There's no denying Pandemic's POV style is immediately captivating, sparking curiosity about the possibilities of melding a horror movie with a first-person shooter video game. But the devil is in the details, and while there are fleeting moments in which you catch a whiff of the visceral potential of "Hardcore Henry Meets The Crazies," it never truly hits the harrowing, mayhem-ridden zenith genre fans crave.

Watching Pandemic actually makes you appreciate the accomplishments of Hardcore Henry -- or ​if you haven't seen it, the music videos ( "The Stampede" and "Bad Motherf**ker") that were essentially test runs for that feature film. The deftness of the action -- the smoothness, the coherence, the ambition -- in those efforts makes it apparent that Pandemic's technical execution just isn't enough.

Yes, Pandemic puts you in the shoes (or, in this case, the helmet cam) of a person going through an action-packed gauntlet, but you rarely feel truly immersed in the world, and none of the action sequences are as jaw-dropping as any one-minute stretch of those music videos. Part of the problem might be the cameras used; they lack a certain up-close-and-personal intimacy. The movements aren't fluid enough, which both weakens the realism and obscures the action, making it difficult at times to decipher what's going on (best guess: an infected is being shot or bludgeoned). In one particularly annoying scene, the only person left with a helmet cam is told to run, but she keeps pausing nonsensically and looking back at the infected so they can be captured on screen. Oddly, at other times, the POV shifts away from the helmet cams, seemingly breaking the movie's unwritten rules. (Or do ambulances come equipped with cameras pointed at the front seat?)
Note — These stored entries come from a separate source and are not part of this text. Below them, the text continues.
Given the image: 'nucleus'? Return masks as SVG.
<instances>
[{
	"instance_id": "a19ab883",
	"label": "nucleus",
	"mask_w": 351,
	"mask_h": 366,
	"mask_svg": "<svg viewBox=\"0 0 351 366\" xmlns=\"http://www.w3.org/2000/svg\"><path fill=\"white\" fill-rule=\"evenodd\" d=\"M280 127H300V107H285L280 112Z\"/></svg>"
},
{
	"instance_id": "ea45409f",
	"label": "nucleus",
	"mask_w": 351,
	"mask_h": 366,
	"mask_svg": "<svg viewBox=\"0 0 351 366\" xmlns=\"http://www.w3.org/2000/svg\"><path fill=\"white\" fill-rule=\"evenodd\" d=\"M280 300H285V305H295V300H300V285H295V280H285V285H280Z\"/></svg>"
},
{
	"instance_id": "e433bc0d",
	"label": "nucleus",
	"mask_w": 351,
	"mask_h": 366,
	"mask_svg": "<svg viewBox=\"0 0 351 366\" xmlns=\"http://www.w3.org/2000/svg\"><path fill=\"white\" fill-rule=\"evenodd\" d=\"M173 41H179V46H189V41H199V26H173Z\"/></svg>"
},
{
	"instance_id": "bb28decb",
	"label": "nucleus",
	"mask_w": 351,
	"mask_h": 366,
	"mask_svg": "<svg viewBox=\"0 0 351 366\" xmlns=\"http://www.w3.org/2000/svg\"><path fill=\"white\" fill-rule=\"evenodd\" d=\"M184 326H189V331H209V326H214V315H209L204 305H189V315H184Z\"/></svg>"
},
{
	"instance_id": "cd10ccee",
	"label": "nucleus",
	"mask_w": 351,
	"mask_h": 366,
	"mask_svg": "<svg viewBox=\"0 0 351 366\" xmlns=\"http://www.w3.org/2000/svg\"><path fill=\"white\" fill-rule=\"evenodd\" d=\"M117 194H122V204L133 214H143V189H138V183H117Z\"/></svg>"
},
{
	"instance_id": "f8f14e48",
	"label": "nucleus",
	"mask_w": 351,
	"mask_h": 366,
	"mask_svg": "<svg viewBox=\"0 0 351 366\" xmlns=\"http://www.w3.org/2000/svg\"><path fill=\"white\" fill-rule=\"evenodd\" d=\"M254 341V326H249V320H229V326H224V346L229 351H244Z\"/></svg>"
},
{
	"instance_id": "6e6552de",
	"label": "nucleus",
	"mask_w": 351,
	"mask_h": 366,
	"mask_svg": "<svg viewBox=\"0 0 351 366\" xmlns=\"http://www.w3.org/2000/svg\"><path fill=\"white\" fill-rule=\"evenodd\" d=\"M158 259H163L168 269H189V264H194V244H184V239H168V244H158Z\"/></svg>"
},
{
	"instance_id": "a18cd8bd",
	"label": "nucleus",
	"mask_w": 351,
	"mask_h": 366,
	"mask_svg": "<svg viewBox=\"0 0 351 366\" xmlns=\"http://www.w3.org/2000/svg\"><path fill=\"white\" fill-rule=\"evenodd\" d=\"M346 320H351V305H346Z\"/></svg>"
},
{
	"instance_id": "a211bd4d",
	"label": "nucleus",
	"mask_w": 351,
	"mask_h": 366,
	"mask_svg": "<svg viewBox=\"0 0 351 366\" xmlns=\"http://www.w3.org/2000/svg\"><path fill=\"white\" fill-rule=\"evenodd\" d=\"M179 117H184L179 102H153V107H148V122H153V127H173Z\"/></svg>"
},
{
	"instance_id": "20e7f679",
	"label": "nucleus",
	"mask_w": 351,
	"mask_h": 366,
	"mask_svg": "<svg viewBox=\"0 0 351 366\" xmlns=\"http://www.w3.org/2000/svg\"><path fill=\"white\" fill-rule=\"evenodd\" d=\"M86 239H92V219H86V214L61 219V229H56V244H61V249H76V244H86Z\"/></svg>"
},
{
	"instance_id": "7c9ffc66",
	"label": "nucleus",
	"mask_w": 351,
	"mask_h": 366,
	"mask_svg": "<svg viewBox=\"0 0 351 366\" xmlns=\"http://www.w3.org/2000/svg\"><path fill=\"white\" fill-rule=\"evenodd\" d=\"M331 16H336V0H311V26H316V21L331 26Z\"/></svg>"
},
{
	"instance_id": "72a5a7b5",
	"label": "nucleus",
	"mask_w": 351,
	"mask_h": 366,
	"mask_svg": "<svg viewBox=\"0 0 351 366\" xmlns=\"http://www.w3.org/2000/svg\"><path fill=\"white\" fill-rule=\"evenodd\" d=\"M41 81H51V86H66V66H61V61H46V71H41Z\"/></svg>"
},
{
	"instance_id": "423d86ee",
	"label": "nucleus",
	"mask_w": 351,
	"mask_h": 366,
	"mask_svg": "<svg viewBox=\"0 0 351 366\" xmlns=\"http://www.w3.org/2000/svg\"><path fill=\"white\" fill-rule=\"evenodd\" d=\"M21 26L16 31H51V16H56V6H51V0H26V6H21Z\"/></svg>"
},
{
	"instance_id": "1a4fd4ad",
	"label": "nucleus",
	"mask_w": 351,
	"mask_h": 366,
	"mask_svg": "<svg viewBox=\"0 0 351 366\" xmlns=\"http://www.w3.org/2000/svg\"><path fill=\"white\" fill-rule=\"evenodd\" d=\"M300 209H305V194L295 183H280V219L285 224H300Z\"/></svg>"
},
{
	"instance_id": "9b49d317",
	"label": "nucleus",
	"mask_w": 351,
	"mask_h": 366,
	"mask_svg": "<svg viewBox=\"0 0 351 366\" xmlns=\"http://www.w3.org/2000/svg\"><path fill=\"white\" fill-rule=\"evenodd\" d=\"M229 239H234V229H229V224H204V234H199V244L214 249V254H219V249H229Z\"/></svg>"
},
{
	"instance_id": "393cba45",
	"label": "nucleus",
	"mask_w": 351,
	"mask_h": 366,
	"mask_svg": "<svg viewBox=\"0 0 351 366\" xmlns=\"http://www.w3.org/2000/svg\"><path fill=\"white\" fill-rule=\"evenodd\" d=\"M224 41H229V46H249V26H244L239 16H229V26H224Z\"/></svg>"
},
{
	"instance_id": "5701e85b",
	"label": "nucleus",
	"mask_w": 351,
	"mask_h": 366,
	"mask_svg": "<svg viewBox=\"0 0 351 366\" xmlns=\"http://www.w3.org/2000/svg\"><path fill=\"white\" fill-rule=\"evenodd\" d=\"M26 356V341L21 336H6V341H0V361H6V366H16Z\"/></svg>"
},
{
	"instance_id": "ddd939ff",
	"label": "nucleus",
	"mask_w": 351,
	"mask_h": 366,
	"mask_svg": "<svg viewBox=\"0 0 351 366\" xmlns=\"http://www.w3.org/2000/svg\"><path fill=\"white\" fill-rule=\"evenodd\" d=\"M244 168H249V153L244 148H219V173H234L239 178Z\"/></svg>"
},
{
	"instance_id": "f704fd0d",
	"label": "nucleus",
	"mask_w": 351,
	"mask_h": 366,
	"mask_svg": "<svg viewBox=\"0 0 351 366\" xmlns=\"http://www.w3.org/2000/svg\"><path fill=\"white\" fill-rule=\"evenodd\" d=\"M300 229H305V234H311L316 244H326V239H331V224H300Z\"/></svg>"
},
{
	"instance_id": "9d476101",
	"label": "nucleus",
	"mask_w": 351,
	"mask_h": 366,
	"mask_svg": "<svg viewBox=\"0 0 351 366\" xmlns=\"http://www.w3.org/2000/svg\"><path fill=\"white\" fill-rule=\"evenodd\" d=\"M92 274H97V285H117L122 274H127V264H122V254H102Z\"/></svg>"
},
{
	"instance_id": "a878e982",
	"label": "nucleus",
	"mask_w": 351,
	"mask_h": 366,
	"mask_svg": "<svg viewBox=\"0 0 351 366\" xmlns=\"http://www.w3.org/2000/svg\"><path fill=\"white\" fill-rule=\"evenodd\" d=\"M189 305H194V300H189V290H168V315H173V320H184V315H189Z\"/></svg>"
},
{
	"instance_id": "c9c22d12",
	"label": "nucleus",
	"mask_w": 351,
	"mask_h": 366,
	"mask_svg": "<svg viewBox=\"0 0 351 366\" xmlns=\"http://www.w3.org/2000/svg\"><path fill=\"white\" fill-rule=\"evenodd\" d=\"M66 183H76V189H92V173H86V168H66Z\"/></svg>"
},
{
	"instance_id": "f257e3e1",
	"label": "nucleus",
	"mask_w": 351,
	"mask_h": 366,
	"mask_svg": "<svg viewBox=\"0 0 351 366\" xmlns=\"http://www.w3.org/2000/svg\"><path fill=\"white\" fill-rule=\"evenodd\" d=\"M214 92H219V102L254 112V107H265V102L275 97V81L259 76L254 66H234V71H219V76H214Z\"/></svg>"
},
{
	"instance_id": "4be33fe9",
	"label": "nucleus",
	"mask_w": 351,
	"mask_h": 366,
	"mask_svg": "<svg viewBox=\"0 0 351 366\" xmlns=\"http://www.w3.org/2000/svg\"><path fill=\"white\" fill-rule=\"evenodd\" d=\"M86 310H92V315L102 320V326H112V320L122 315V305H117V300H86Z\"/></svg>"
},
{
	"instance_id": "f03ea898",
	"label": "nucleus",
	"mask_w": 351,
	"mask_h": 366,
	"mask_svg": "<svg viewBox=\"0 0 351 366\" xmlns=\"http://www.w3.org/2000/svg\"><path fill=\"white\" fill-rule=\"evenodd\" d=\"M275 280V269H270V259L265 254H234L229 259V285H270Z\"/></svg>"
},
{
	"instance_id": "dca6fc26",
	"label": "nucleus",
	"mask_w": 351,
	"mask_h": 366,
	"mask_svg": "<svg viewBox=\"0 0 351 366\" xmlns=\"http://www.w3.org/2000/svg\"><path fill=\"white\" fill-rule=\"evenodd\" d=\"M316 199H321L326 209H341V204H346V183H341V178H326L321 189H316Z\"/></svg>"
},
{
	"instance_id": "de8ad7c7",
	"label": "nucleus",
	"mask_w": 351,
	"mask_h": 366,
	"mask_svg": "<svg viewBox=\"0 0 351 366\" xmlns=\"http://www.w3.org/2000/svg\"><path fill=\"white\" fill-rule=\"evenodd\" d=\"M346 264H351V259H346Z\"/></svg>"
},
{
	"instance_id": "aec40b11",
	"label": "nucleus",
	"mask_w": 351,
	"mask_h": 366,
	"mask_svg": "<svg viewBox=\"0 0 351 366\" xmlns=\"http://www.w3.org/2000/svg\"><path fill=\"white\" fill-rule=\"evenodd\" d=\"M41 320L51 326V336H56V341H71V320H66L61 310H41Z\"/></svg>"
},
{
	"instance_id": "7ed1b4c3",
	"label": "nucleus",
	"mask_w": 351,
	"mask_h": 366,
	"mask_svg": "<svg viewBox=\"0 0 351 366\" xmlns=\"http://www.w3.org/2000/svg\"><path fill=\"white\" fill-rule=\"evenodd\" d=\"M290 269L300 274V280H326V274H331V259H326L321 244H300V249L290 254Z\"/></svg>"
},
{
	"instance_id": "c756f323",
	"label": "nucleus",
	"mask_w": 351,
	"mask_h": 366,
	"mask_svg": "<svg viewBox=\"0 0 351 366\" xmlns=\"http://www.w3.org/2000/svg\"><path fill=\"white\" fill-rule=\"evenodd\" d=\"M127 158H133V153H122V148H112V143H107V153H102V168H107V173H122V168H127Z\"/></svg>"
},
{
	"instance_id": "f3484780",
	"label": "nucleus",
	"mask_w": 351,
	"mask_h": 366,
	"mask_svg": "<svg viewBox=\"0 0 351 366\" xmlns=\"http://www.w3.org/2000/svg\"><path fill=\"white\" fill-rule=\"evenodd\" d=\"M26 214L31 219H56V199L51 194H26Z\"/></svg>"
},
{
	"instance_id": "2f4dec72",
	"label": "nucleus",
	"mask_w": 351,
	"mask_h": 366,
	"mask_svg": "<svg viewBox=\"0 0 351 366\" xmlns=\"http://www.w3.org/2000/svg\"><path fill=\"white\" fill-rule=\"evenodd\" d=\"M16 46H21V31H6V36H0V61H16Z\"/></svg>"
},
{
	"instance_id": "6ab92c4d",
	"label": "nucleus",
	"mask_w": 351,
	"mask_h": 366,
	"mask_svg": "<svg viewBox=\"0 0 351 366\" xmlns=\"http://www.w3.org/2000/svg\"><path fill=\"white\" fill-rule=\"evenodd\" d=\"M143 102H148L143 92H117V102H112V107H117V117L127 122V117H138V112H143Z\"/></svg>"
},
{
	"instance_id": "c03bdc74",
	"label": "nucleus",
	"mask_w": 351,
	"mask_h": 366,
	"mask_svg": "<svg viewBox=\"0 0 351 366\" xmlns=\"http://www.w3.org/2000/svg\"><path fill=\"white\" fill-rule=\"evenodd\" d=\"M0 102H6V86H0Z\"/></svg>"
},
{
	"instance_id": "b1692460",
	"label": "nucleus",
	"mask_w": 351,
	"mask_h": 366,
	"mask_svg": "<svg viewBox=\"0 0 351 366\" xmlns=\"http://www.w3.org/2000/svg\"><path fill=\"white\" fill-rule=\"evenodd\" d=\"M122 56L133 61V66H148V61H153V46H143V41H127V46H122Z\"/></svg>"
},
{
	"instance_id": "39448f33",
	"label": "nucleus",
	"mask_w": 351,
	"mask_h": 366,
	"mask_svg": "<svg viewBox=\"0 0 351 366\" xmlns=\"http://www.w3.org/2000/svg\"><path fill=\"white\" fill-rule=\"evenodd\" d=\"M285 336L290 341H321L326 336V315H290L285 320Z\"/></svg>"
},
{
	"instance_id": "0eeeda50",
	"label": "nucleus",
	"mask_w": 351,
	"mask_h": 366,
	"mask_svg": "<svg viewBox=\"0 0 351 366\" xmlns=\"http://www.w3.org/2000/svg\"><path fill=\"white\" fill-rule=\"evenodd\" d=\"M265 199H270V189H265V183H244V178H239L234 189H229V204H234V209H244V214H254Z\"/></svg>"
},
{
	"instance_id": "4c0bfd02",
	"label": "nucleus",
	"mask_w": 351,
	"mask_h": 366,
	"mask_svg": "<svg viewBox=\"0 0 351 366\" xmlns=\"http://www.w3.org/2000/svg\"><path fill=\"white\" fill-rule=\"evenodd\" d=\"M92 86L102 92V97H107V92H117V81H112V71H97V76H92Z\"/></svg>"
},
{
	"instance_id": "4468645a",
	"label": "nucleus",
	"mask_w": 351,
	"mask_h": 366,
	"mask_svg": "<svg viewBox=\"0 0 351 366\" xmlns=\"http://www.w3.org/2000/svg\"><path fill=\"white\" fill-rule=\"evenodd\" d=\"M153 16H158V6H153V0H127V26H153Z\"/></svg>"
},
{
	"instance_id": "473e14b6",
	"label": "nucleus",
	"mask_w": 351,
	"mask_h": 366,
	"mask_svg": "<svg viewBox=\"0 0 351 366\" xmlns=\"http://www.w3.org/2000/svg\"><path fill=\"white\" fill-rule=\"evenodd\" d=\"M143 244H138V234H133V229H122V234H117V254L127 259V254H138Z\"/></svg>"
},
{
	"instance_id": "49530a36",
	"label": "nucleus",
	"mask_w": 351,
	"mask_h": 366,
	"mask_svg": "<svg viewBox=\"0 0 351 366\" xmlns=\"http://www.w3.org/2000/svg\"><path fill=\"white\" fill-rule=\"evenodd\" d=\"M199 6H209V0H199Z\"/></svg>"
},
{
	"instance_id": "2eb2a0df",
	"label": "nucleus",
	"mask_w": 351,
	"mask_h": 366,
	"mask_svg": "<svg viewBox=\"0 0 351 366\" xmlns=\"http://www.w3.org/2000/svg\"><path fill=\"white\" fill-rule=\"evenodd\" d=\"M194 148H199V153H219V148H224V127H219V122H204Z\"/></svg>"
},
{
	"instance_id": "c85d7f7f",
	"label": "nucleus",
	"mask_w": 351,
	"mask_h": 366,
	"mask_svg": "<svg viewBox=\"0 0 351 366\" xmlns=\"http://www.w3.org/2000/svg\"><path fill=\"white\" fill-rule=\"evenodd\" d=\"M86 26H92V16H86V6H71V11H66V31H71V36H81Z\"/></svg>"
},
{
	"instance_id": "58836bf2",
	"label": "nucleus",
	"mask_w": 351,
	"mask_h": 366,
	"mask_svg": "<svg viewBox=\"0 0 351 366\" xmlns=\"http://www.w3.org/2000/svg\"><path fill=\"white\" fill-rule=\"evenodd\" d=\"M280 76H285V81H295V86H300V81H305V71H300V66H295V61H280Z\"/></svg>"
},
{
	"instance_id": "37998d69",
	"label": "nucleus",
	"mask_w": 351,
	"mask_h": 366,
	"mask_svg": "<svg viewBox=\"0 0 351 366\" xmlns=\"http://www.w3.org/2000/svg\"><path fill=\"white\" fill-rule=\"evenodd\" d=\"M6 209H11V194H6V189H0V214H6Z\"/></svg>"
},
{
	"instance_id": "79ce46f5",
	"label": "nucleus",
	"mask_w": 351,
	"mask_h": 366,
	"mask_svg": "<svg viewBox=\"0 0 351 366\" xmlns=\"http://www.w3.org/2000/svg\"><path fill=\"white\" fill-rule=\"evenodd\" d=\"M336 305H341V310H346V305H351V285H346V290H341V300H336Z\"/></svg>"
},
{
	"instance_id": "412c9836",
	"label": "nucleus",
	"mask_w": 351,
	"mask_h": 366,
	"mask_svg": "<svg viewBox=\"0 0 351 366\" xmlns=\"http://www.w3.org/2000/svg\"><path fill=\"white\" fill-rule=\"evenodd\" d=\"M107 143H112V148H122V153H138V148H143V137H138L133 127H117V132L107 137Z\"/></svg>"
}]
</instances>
Like the format itself, the scope of Pandemic is ambitious, as it tries to turn a major metropolitan area like Los Angeles into an apocalyptic wasteland. The result is admirable, blocking off streets here and there and utilizing existing areas like Skid Row and the L.A. River basin, but the budgetary limitations are apparent in some awful-looking CGI fires and in the modest size of the hordes of infected.

The strong cast of familiar faces helps sell a script that, while establishing a solid emotional core, seems to give up, ending abruptly without exploring an implied dirty secret within the ranks of Lauren's superiors.

In the end, Pandemic is best experienced with the tempered expectations of direct-to-video fare rather than the theatrical heights of a film like Hardcore Henry.

The Skinny

  • Acting: C+ (Good cast holds everything together.)
  • Direction: C- (Admirably ambitious, but the execution is lacking, with some awkward angles are difficulty capturing everything on screen.)
  • Script: C- (Nice emotional base, but the characters feel a bit selfish and expendable; ends too abruptly.)
  • Gore/Effects: C+ (Solid gore; bad CGI.)
  • Overall: C (Worthwhile for zombie/infection fans looking for something a little different, but never reaches its potential.)